=== Text section ===
There was a track in that batch that I lost but I hadn’t thought nothing of it. Last year, it came out as “Track 20” on DVS1’s label Mistress. He hit me up and said there’s a track of mine he’s been playing overseas as one of his secret weapons. All it says is “Track 20.” I had no idea what that was, but if DVS1 is playing it overseas, it’s probably good enough to put out. So he sent it to me and I listened to it. I had completely forgot about it. It was supposed to come out on Relentless Muzik Vol. 2 but I lost it and replaced it with “Bout To Party” since I needed something beatin’ to replace “Track 20.” And ten years later, here comes “Track 20” again.

All of that stuff was made in the same two or three month span. Both Relentless Muzik records on Relief, The Omega Chronicles on Mixtape Records, all of them were made in this two or three month time period.

Those were among the last records Caj put out on vinyl, weren’t they?

There were a few after that, but then that was it. He wasn’t the only one – there were labels poppin’ up everywhere. I had too many labels I was dealing with, I think. I just made stuff, sent it out and whenever they said they wanted to put it out, they did. I’d have three records drop in a month and then nothing in the next two months. Again the universe was providing opportunities…

“What held me back wasn’t industry politics. It wasn’t label politics. It wasn’t somebody hating on me and it wasn’t that my music wasn’t good. After really sitting back during that time off, it helped me see was that the problem was me.”

Was that when you came back to Chicago?

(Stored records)
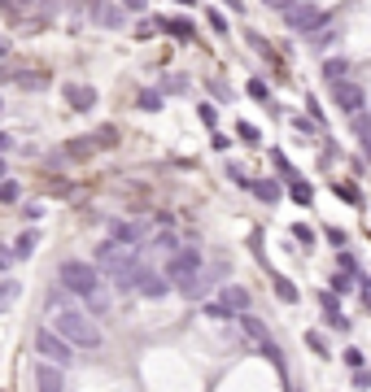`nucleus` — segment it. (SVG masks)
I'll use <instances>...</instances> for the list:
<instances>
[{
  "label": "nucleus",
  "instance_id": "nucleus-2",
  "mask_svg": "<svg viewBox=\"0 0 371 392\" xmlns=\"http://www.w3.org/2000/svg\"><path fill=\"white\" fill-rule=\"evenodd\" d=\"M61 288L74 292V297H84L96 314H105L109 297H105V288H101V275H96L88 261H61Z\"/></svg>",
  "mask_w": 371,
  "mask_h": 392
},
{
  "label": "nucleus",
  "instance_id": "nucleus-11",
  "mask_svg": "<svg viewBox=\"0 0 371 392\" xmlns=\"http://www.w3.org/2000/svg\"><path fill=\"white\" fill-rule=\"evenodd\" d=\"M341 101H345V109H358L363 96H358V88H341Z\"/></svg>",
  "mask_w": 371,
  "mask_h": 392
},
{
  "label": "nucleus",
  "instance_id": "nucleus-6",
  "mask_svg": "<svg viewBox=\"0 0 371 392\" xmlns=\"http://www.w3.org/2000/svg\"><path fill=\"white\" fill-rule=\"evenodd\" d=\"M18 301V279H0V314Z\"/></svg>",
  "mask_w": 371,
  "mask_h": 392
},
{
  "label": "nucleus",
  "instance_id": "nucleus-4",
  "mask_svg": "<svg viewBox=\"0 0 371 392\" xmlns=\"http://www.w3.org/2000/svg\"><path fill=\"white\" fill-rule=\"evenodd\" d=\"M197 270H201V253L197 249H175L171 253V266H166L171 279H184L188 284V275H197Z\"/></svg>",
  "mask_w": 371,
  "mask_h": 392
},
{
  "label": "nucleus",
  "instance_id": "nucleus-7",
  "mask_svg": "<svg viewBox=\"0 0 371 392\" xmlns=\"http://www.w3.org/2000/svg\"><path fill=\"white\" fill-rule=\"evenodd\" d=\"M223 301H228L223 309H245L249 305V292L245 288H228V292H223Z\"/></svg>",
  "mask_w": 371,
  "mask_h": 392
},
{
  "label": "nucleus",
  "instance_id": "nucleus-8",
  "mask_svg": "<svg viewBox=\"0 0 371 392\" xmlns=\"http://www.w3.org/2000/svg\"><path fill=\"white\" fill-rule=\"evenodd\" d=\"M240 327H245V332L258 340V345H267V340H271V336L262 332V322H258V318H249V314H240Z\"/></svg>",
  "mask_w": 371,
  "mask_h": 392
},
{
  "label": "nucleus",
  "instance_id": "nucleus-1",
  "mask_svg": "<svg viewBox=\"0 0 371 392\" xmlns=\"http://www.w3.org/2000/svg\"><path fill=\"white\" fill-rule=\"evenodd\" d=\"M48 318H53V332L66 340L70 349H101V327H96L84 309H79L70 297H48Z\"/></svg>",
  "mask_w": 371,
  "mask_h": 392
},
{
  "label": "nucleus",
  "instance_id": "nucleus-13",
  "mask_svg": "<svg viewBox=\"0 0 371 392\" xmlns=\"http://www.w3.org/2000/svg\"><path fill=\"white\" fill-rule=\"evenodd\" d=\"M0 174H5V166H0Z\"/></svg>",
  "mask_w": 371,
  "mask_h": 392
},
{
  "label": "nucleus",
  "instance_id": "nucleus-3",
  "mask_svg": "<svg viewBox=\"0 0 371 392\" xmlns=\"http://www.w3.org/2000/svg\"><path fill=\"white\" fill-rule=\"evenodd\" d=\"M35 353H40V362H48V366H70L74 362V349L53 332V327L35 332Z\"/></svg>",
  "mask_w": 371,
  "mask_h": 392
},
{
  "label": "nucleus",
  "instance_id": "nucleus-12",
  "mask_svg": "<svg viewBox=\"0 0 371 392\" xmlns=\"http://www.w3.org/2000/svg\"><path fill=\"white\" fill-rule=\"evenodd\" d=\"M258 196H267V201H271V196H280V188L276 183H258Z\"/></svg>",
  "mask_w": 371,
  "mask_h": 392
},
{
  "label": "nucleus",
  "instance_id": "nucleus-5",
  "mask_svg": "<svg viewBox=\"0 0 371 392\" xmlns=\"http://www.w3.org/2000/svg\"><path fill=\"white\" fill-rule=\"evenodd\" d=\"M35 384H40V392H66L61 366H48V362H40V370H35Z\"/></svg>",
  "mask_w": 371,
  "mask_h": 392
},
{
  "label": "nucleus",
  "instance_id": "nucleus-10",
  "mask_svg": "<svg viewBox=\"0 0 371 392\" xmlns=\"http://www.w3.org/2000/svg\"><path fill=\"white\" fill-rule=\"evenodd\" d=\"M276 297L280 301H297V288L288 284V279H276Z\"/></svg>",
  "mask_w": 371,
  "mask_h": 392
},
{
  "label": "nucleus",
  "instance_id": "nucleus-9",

=== To be done ===
(1) According to the interview, which track took the place of "Track 20" on Relentless Muzik Vol. 2?
(2) Report how many lines of the records contain the string "instances".
The interview and the records were drawn from unrelated sources.

=== Exercise results ===
(1) "Bout To Party"

(2) 2